■ Text for analysis ■
● ● ● ● ● ● ●

By January, Metro vending machines will no longer issue paper farecards
For the first time, a customer who pays for their Metro trip at King Street, Huntington, or Franconia-Springfield stations will receive a SmarTrip® card—not a paper fare card—from the 25 upgraded vending machines that went into service this week.
Metro has begun upgrading more than 450 existing fare vending machines to dispense SmarTrip cards rather than paper farecards. The rollout began at Virginia stations along the Blue and Yellow lines earlier this week and, by Friday, all stations from Crystal City to Huntington and Franconia-Springfield will be completed.
Metro plans to discontinue all sales of paper farecards, including bulk sales, when the last machine on the system is upgraded by January. (Paper farecard sales will end at individual Metrorail stations as the machines are upgraded.)
Customers will be able to use any remaining paper farecards to enter and exit the rail system until early March. After that, riders holding paper farecards will still be able to transfer the value from paper to SmarTrip at any rail station or Metro sales office through June 2016.

● ● ● ● ● ● ●

■ Extracted information ■
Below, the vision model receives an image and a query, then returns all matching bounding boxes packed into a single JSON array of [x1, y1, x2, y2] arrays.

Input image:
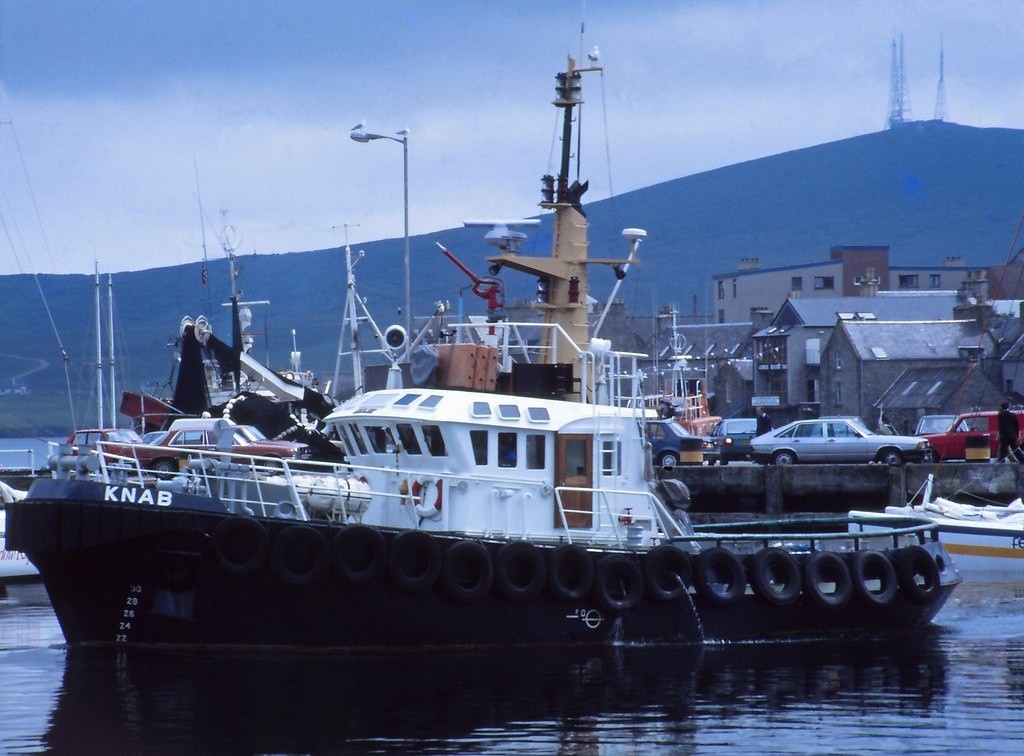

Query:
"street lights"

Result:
[[350, 120, 414, 364]]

● ● ● ● ● ● ●

■ Complete the following ■
#1 According to the Metro farecard article, how many existing fare vending machines is Metro upgrading to dispense SmarTrip cards?
#2 Reproduce the passage of the Metro farecard article between "Metro has begun" and "will be completed.", inclusive.
#3 Write the next part of the Metro farecard article, picking up right after its last sentence.

■ Answers by item number ■
#1 More than 450.

#2
Metro has begun upgrading more than 450 existing fare vending machines to dispense SmarTrip cards rather than paper farecards. The rollout began at Virginia stations along the Blue and Yellow lines earlier this week and, by Friday, all stations from Crystal City to Huntington and Franconia-Springfield will be completed.

#3
“SmarTrip is faster, safer, more reliable and less costly than paper fare media,” said Jim Bongiorno, Treasury Technical Manager for Metro. “And eventually, when SmarTrip completely replaces paper farecards, customers will notice the benefits in the form of faster entries and exits at the faregates, and improved reliability with more faregates in service. Meanwhile, Metro expects lower expenses through reduced maintenance costs and the improved efficiency that comes from having a single way to pay.”
SmarTrip technology uses no moving parts, a stark contrast from the highly mechanical system of belts, pulleys, readers and ink stamps that are involved with processing paper farecards. Similar to the issues found in copy machines, paper farecards are prone to getting jammed, which can take a faregate out of service.
Customers receiving a new SmarTrip card at an upgraded vending machine will be charged $2 for the card – the same amount paid in surcharges by riders taking a roundtrip with a paper farecard.
SmarTrip is faster, safer and more convenient than using a paper farecard in several ways:
- Lower cost. On Metrorail, each trip taken with a SmarTrip card costs $1 less than those taken with a paper farecard. A new SmarTrip card ($2) pays for itself after only one roundtrip, versus using a paper farecard.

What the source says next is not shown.